Wednesday, February 7, 2007

Thin Edge of the Wedge?

I am a firm believer that students need to learn to use the Web 2.0 tools that are available to them in a constructive and ethical manner. I also teach internet safety to students, teachers and parents. I am opposed to blocking sites where students can read or post blogs, podcasts, and videos. I'm fortunate to work in a school district that understands my point of view. When things happen as a result of a YouTube posting, instead of a knee jerk reaction to block the site, we try to look at the episode as a "teachable moment" or as an incident that requires alternative discipline measures. So far, that has worked and the site has remained open.

In the course of my recent classroom discussions with elementary school students regarding keeping safe on line, protecting passwords, not discolsing personal information, etc. a number of students have offered to show their website creation work on the service Piczo. Quite frankly, I was alarmed at some of the information being disclosed, the personal identifiers, the photos, both fun and risque. The interchange in the chat/feedback areas with hurtful language.
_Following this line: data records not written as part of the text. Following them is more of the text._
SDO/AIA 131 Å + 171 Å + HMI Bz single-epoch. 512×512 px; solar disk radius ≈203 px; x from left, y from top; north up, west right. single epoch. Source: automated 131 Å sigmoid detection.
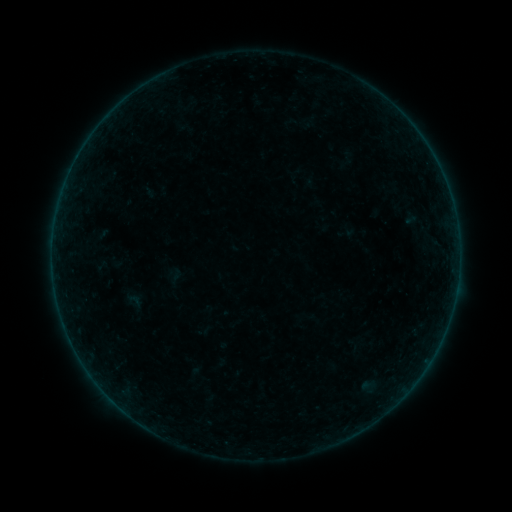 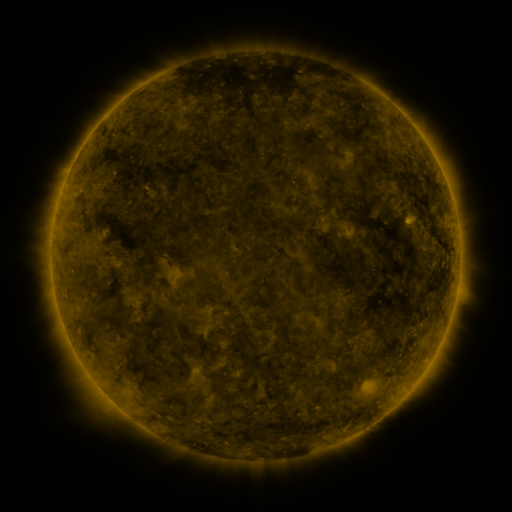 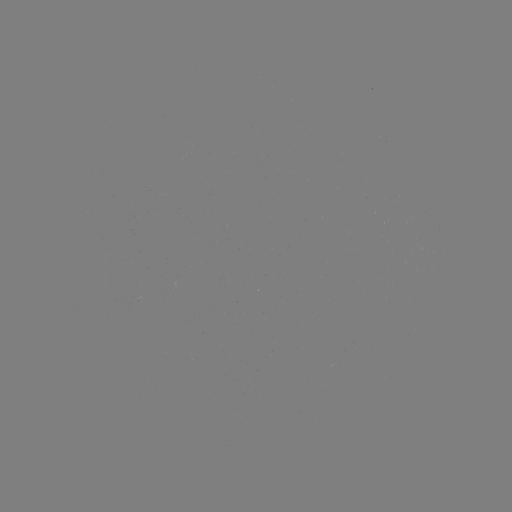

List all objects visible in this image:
sigmoid: (135, 301)
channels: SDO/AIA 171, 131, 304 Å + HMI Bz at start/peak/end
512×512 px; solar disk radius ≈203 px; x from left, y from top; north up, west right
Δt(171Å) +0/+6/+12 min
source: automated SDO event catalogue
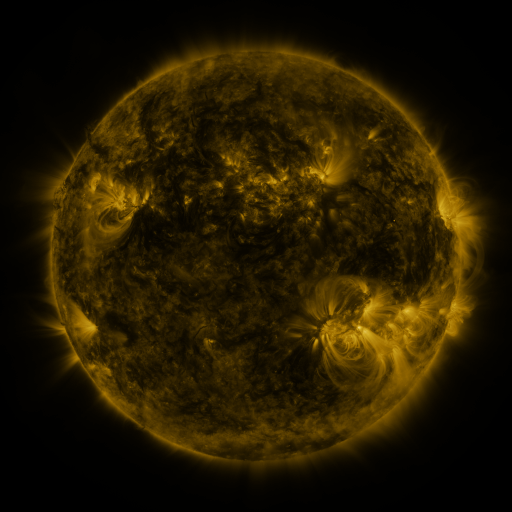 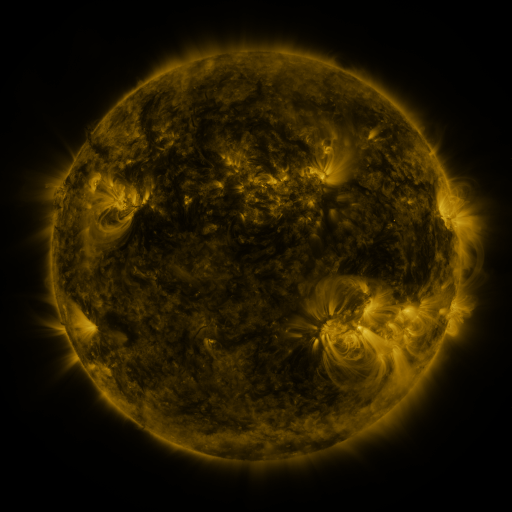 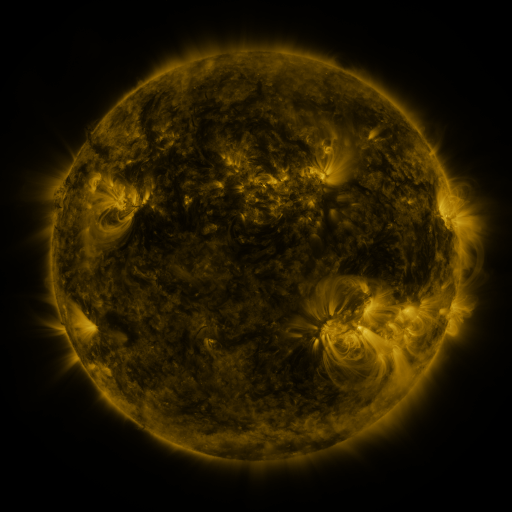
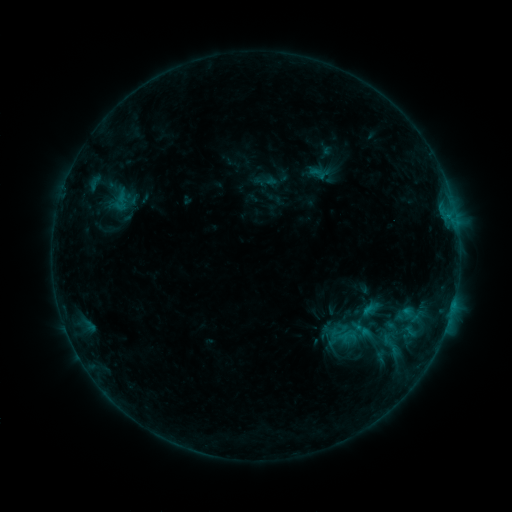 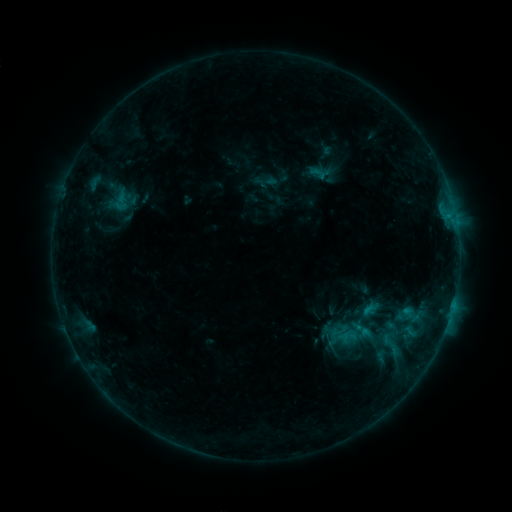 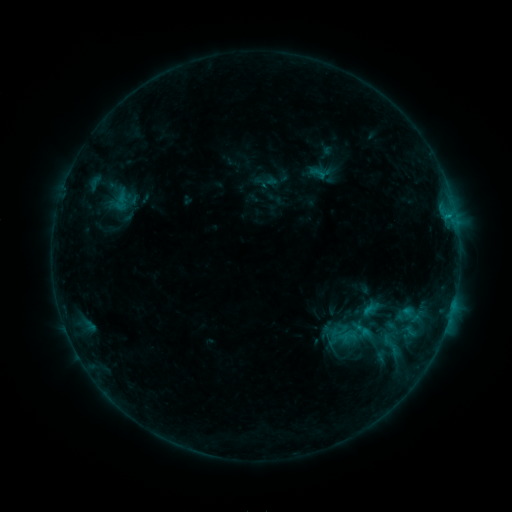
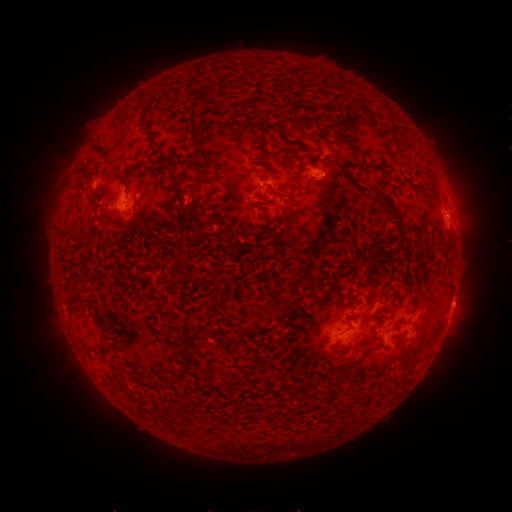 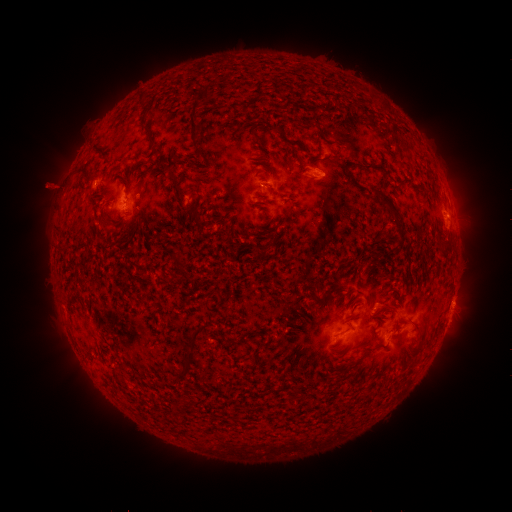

The pages for voting on what kids are hot and who are losers. And, the linking that takes place on these sites, the web of sites one can visit just by having access to one student's page. I don't think a lot of these students clearly understand how visible and public their spaces are.

Although I can make the case to open up website development opportunities for students to create and share, I see no redeeming value in using Piczo as a service to do that. I think it is causing more harm in our classrooms than good from sites that the students create at home.

The wedge has been placed under my values and beliefs about modern day computing and while I don't like it, I have taken the steps necessary to block the site, and its derivatives, from access within our district network.

And, once the block was in place we recorded over a hundered attempts to access the domain. At 1:30 pm. On a school day. What's wrong with this picture?

One thing I have learned this week is that I need to go beyond my plan to teach effective and ethical use of the web tools, but to also take a more indepth look at what students in my district are actually producing from the comfort of home.

1 comment:

David said...

Bob,

I had the opportunity a week ago to work with Nancy Willard, who is probably the chief guru on net safety. I watched her presentation and then had a great conversation with her afterward, which is posted as a podcast on Connect Learning (http://connectlearning.davidwarlick.com/).

The main message that I came away with was that we should not over react to safety issues. The most important thing that we should do and preserve is having conversations with our students and children (which is what you excel in, Bob). But when we over react, our children see that, and are less likely to want to talk to us about their online experiences.